#### [WRITTEN PROBLEM]
Reproduce, word for word, the stretch from "6. Variance: sigma_Y^2" through "m-vector of ones." in the Valencia-Schaake disaggregation text below.

Valencia-Schaake Temporal Disaggregation (Valencia and Schaake 1973)

Type	Parametric
Resolution	Annual to Monthly
Sites	Univariate / Multisite
Class	ValenciaSchaakeDisaggregator

Overview

The Valencia-Schaake method is the foundational parametric temporal disaggregation approach in stochastic hydrology. It disaggregates an aggregate flow volume (e.g., annual total) into sub-period values (e.g., 12 monthly flows) using a linear regression model that preserves the conditional mean and covariance structure of the sub-periods given the aggregate. The method models sub-period flows as a multivariate normal distribution conditioned on the known aggregate, then samples from this conditional distribution.

This is the classical baseline against which all subsequent disaggregation methods are compared.

Algorithm

Preprocessing

1. Validate input: observed flows at the finer resolution (e.g., daily or monthly) with DatetimeIndex.
2. Aggregate observed flows to the coarser resolution (e.g., monthly to annual by summation).
3. Organize into matrices: for each year y, form the vector of sub-period flows:

   X_y = [Q_{y,1}, Q_{y,2}, ..., Q_{y,m}]^T
   

   where m is the number of sub-periods (e.g., 12 months).
4. Optional transformation: apply log or Box-Cox transform to improve normality.

Fitting

1. Compute sub-period statistics:
2. Mean vector: mu_X = E[X] (m x 1)
3. Covariance matrix: S_XX = Cov(X, X) (m x m)
4. Compute aggregate statistics:
5. Mean: mu_Y = E[Y] where Y = sum(X)
6. Variance: sigma_Y^2 = Var(Y)
7. Compute cross-covariance between sub-periods and aggregate:

   S_XY = Cov(X, Y) = S_XX * 1_m
   

   where 1_m is an m-vector of ones.
8. Compute regression parameters:
9. Regression coefficients: A = S_XY / sigma_Y^2 (m x 1)
10. Conditional covariance: S_e = S_XX - A * sigma_Y^2 * A^T (m x m)

#### [INFORMATION PROVIDED]
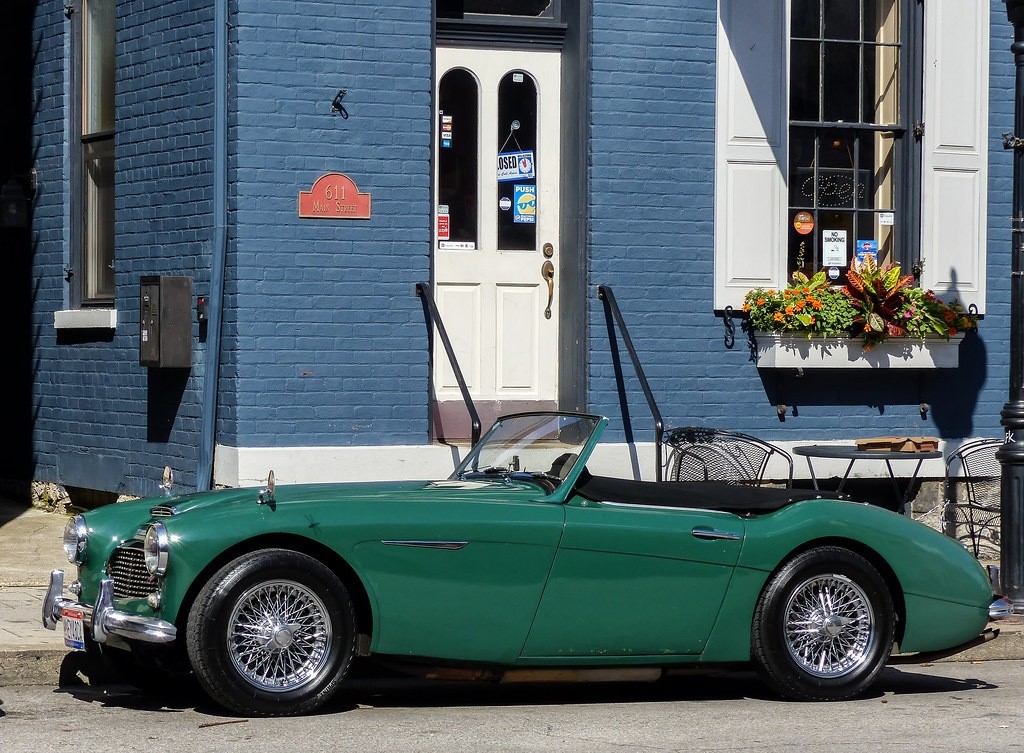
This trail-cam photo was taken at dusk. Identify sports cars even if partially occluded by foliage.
[39,410,1006,718]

#### [RIGHT ANSWER]
6. Variance: sigma_Y^2 = Var(Y)
7. Compute cross-covariance between sub-periods and aggregate:

   S_XY = Cov(X, Y) = S_XX * 1_m
   

   where 1_m is an m-vector of ones.